Extrait fourni

_ _ _ _ _

Par Bernard Vassor
Ce frontispice représente Chenon, le commissaire de pôlice du Châtelet, qui contôle l'arrestation d'un prêtre. C'est ce même homme qui transféra sans ménagement le marquis de Sade, de la Bastille à Charenton. L'avertissement de ce livre paru anonymement (certains l'attribuent à Andréa de Nerciatt) indique :
"Comme on sait que les registres de la police de Paris étoient déposés à la Bastille, après avoir resté un certain temps à l'hôtel du lieutenant de police, on ne sera pas surpris que cette liste soit tirée de papiers trouvés dans cet antre infernal, qui ne sembloit destiné qu'à engloutir les malheureuses victimes du despotisme."* La longue liste donne les noms de ministres du culte surpris dans des situations singulières. Un petit inconvénient, ces rapports de police ne sont pas datés, et donc laissent penser que les évènement décrit précèdaient de peu la révolution, ce qui est faux. Certains de ces documents datant de la moitié du dix-huitième.
Le but de ce livre étant de faire droit des prêtres au mariage, pour qu'ils profitent :"du plaisir si doux de satisfaire un besoin naturel"

_ _ _ _ _

Objectif A
Recopiez telles quelles les lignes des données sources, en commençant à celle qui contient « Of the objects » et en allant jusqu'à la dernière ligne des données, incluse. Laissez les images de côté.
Les lignes de données qui suivent n'ont aucun lien avec l'extrait.

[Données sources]
_ _ _ _ _

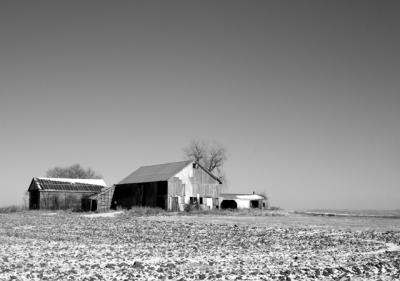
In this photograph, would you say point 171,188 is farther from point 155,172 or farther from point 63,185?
point 63,185

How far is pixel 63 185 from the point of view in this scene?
7656 centimetres

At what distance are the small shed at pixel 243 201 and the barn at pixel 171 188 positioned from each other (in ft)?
54.2

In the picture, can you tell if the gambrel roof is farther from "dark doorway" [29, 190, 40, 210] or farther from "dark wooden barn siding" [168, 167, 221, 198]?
"dark doorway" [29, 190, 40, 210]

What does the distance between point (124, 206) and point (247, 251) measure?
53171mm

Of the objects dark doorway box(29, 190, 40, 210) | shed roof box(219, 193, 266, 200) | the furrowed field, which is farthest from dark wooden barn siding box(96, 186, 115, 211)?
the furrowed field

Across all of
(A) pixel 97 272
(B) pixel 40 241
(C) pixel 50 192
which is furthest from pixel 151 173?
(A) pixel 97 272

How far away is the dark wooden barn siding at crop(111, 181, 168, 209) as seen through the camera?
63844 millimetres

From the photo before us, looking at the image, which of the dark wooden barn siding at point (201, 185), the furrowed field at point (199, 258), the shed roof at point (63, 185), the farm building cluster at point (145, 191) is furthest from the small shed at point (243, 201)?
the furrowed field at point (199, 258)

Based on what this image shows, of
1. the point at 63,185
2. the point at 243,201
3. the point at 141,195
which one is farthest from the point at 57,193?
the point at 243,201

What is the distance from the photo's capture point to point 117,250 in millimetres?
18000

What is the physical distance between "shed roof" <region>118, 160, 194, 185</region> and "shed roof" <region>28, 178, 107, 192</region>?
8739mm

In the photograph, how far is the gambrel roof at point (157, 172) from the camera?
65206 mm

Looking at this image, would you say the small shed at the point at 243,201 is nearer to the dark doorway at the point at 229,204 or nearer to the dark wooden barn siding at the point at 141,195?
the dark doorway at the point at 229,204

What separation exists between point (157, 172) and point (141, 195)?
442cm
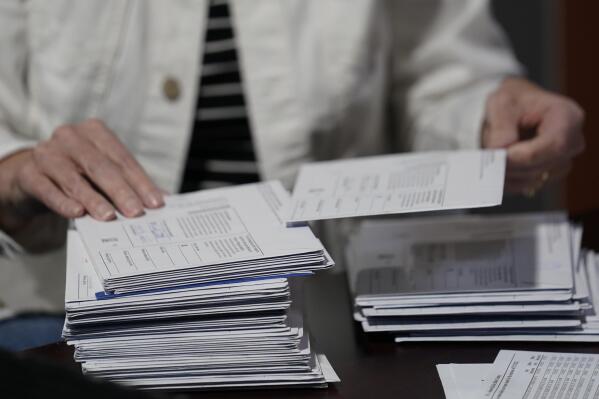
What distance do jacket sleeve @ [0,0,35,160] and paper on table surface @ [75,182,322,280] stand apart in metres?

_ _ _ _ _

Objectif B
Répondez brièvement à ces questions sur l'extrait :
(i) Qui le frontispice représente-t-il ?
(ii) Où les registres de la police de Paris étaient-ils déposés ?
(iii) Quel est le but du livre ?

Réponse A
Of the objects dark doorway box(29, 190, 40, 210) | shed roof box(219, 193, 266, 200) | the furrowed field, which is farthest from dark wooden barn siding box(96, 186, 115, 211)?
the furrowed field

Across all of
(A) pixel 97 272
(B) pixel 40 241
(C) pixel 50 192
which is furthest from pixel 151 173?
(A) pixel 97 272

How far away is the dark wooden barn siding at crop(111, 181, 168, 209) as seen through the camera?
63844 millimetres

From the photo before us, looking at the image, which of the dark wooden barn siding at point (201, 185), the furrowed field at point (199, 258), the shed roof at point (63, 185), the farm building cluster at point (145, 191) is furthest from the small shed at point (243, 201)?
the furrowed field at point (199, 258)

Based on what this image shows, of
1. the point at 63,185
2. the point at 243,201
3. the point at 141,195
which one is farthest from the point at 57,193?
the point at 243,201

What is the distance from the photo's capture point to point 117,250 in millimetres?
18000

What is the physical distance between "shed roof" <region>118, 160, 194, 185</region> and "shed roof" <region>28, 178, 107, 192</region>?
8739mm

In the photograph, how far is the gambrel roof at point (157, 172) from the camera?
65206 mm

Looking at this image, would you say the small shed at the point at 243,201 is nearer to the dark doorway at the point at 229,204 or nearer to the dark wooden barn siding at the point at 141,195?
the dark doorway at the point at 229,204

What separation exists between point (157, 172) and point (141, 195)?
442cm
What distance do jacket sleeve @ [0,0,35,160] and paper on table surface @ [75,182,322,280] stand apart in metres?

Réponse B
(i) Chenon, le commissaire de police du Châtelet.
(ii) À la Bastille.
(iii) Faire droit des prêtres au mariage.